Exchange Control Circular No. 11/2022
Circular Reference: Exchange Control Circular No. 11/2022
Circular Date: 23 February 2022
Circular Status: Pending
Foreign direct investment South African companies
We refer to Exchange Control Circular No. 4/2022 and the announcement made by the Minister of Finance in Annexure F of the 2022 Budget Review, wherein it was mentioned that with effect from 2022-02-23, the foreign direct investment limit for companies investing funds offshore that can be processed by Authorised Dealers has been increased from R1 billion to R5 billion, provided the prevailing investment conditions, tax obligations and reporting requirements are met. Foreign direct investments where the total cost of such investments exceeds R5 billion per investment, require the prior written approval of the Financial Surveillance Department.
In addition, excess income or profits of offshore branches and offices of South African companies may be retained offshore, subject to the current annual reporting requirements being met.

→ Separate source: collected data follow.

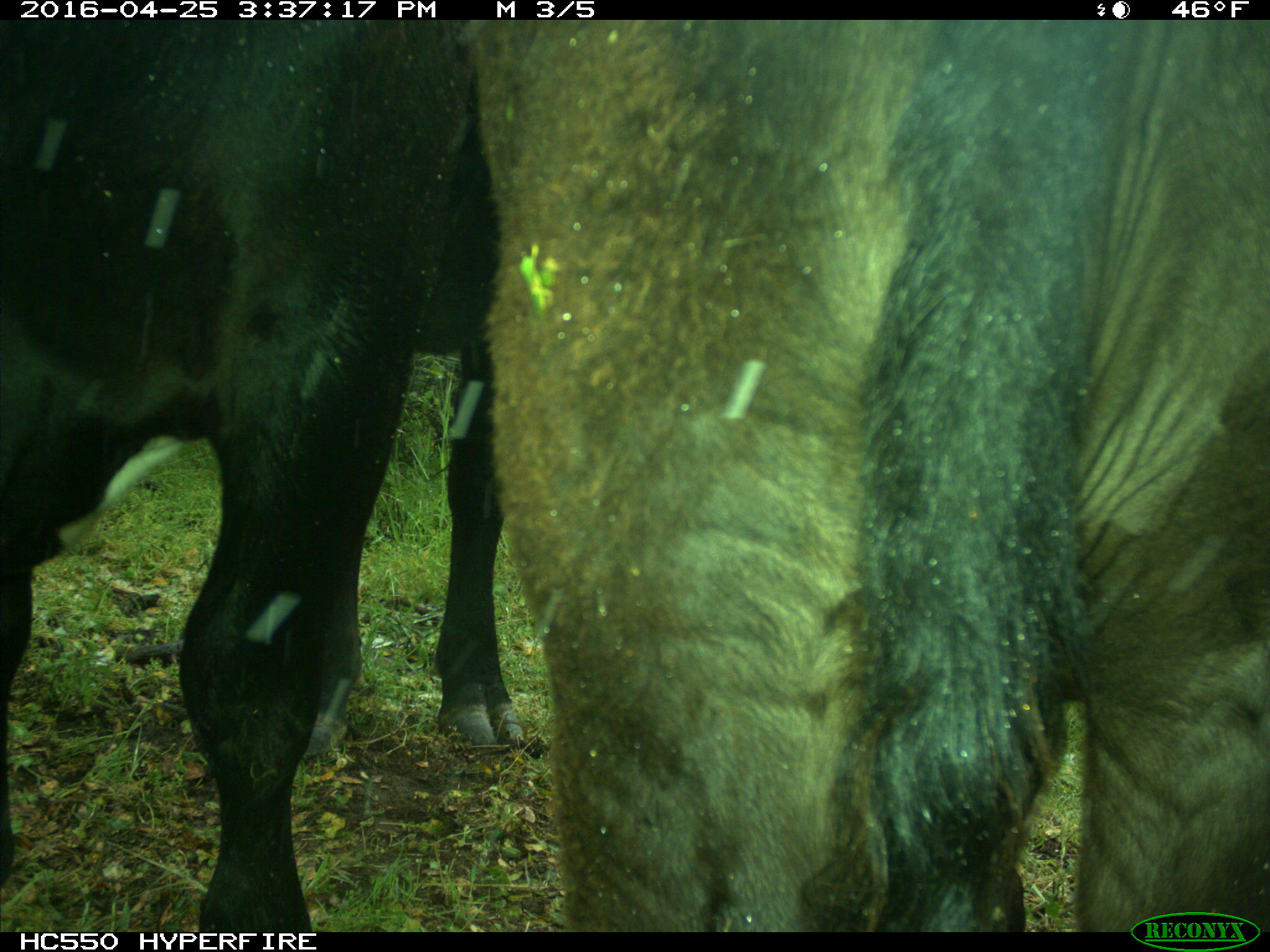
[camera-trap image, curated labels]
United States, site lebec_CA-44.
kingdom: Animalia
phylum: Chordata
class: Mammalia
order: Artiodactyla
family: Bovidae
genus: Bos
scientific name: Bos taurus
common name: domestic cow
Bos taurus (domestic cow).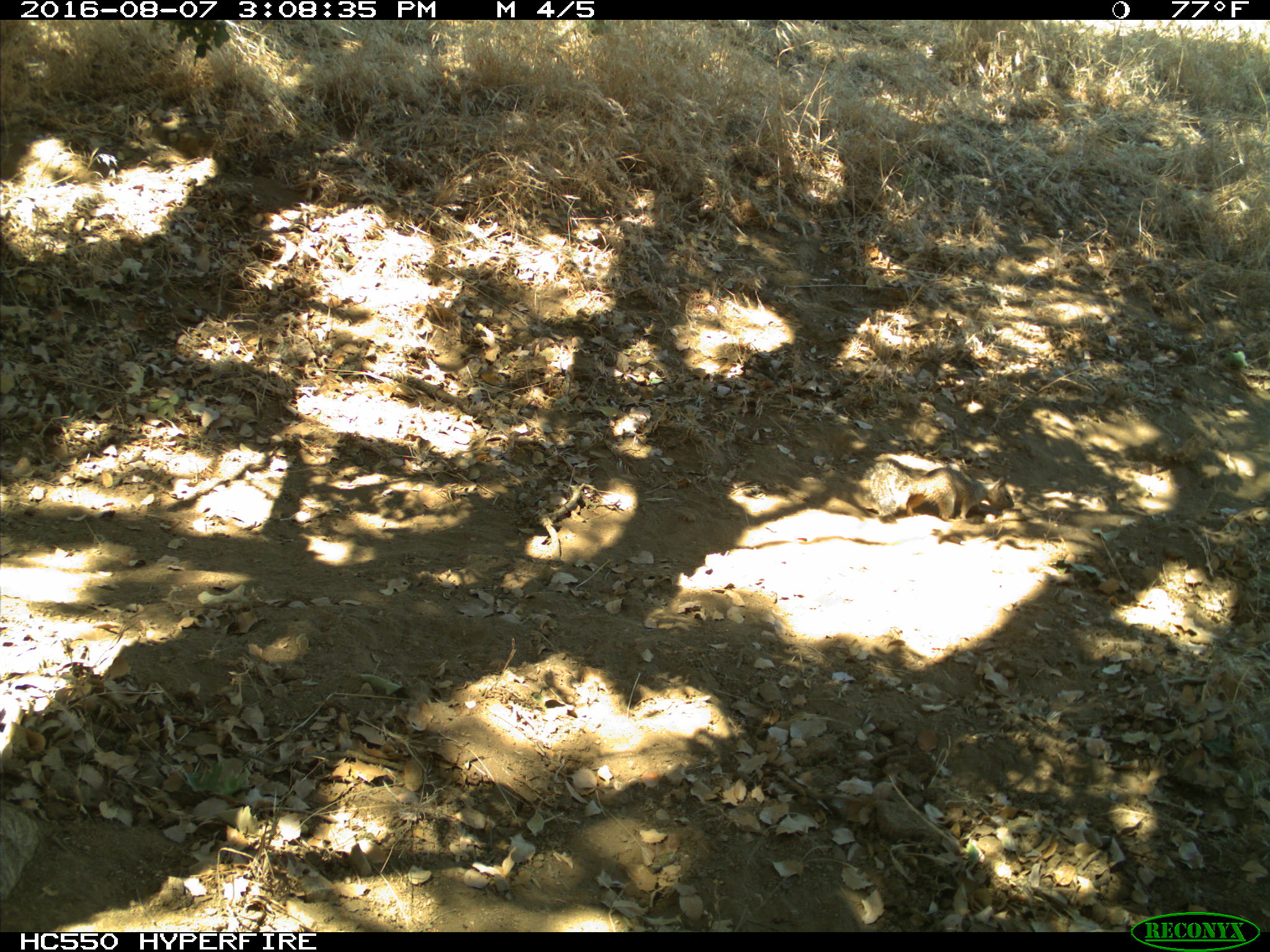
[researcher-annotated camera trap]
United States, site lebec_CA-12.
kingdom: Animalia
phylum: Chordata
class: Mammalia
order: Rodentia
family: Sciuridae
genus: Otospermophilus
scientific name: Otospermophilus beecheyi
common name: california ground squirrel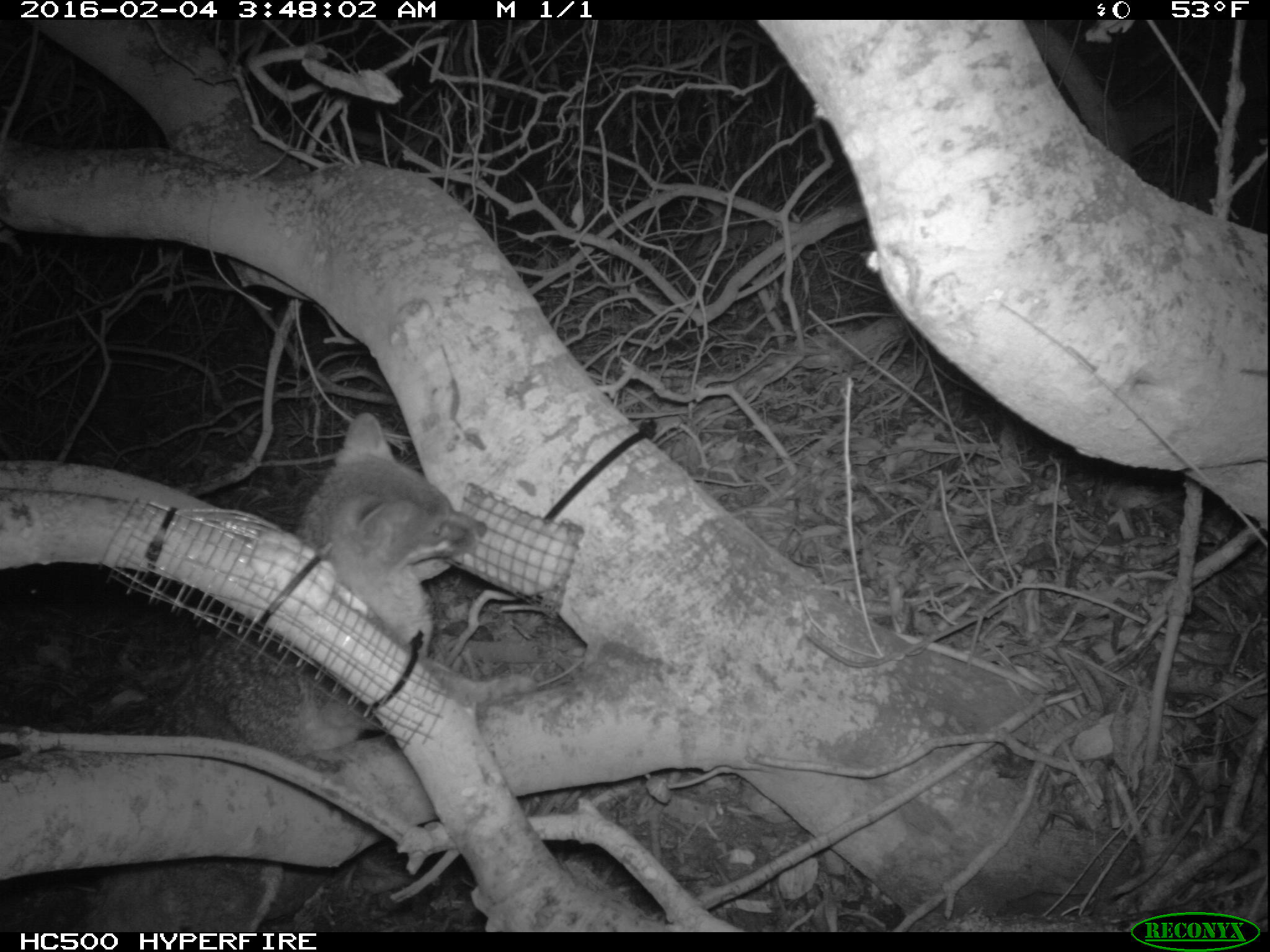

The following amendments to the Currency and Exchanges Manual for Authorised Dealers (Authorised Dealer Manual) are outlined:
Section B.2(C)(i)
The limit of R1 billion has been increased to R5 billion and the heading of the subsection reads as follows:
(i) Foreign direct investments not exceeding R5 billion per applicant company
Section B.2(C)(i)(a)
The limit of R1 billion has been increased to R5 billion and the subsection reads as follows:
(a) Authorised Dealers may approve requests by mandated state-ownedcompanies, as defined in Schedule 2 of the Public Finance Management Act,1999 (Act No.1 of 1999) and companies wishing to make bona fide new outward foreign direct investments into companies, branches and officesoutside the CMA, including requests that fall outside their current line of business, where the total cost of such investments does not exceed R5 billion per company per calendar year.
Section B.2(C)(i)(f)(dd)
The limit of R1 billion has been increased to R5 billion and the subsection reads as follows:
(dd) expansion of the foreign target entity’s business is permitted, provided that such expansion is financed within the R5 billion foreign direct investment dispensation or alternatively without recourse to South Africa;
Section B.2(C)(i)(f)(jj)(1)
The limit of R1 billion has been increased to R5 billion and the subsection reads as follows:
(1) the amount to be remitted will not result in the applicant exceeding the R5 billion foreign direct investment dispensation; and
Section B.2(C)(i)(f)(kk)
The limit of R1 billion has been increased to R5 billion and the subsection reads as follows:
(kk) requests to transfer the normal monthly running expenses of existing buying and/or selling offices established by local merchants may be approved by the Authorised Dealers within the foreign direct investment limit of R5 billion. Where existing buying and/or selling offices levy a charge for their services in the form of commissions, foreign currency to cover this charge may be made available, provided that:
Section B.2(C)(i)(f)(ll)
The subsection has been amended as follows:
(ll) approved foreign branches and offices of South African companies are exempted from the provisions of Regulation 6 in respect of foreign earned profits and income with effect from 2022-02-23 and such funds may be retained abroad, subject to annual reporting;
Section B.2(C)(ii)
The limit of R1 billion has been increased to R5 billion and the subsection reads as follows:
(ii) Foreign direct investments exceeding R5 billion per applicant company per calendar year
Section B.2(C)(ii)(a)
The limit of R1 billion has been increased to R5 billion and the subsection reads as follows:
(a) Foreign direct investments outside the CMA by mandated state-owned companies, as defined in Schedule 2 of the Public Finance Management Act, 1999 (Act No. 1 of 1999) and companies, including requests that fall outside their current line of business, where the total cost of such investments exceeds R5 billion per investment, require the prior written approval of the Financial Surveillance Department.
Section B.2(C)(ii)(e)
The limit of R1 billion has been increased to R5 billion and the subsection reads as follows:
(e) Authorised Dealers must inform their clients of the following conditions that are applicable to investments exceeding R5 billion per applicant company per calendar year:
Section B.2(C)(iii)
The limit of R1 billion has been increased to R5 billion and the subsection reads as follows:
(iii) Foreign portfolio investments by companies not exceeding R5 billion per applicant company
Section B.2(C)(iii)(a)
The limit of R1 billion has been increased to R5 billion and the subsection reads as follows:
(a) Authorised Dealers may approve requests by companies wishing to make bona fide new outward foreign portfolio investments into companies, branches and offices outside the CMA, including requests that fall outside their current line of business, where the total cost of such investments does not exceed R5 billion per company per calendar year.
Section B.2(C)(iii)(h)
The limit of R1 billion has been increased to R5 billion and the subsection reads as follows:
(h) Any transaction for an amount exceeding R5 billion per applicant company must be referred to Financial Surveillance Department for prior approval.
The amended Authorised Dealer Manual and guidelines document may be accessed on the South African Reserve Bank website, www.resbank.co.za by following the links: Home > What we do > Financial Surveillance > Financial Surveillance documents.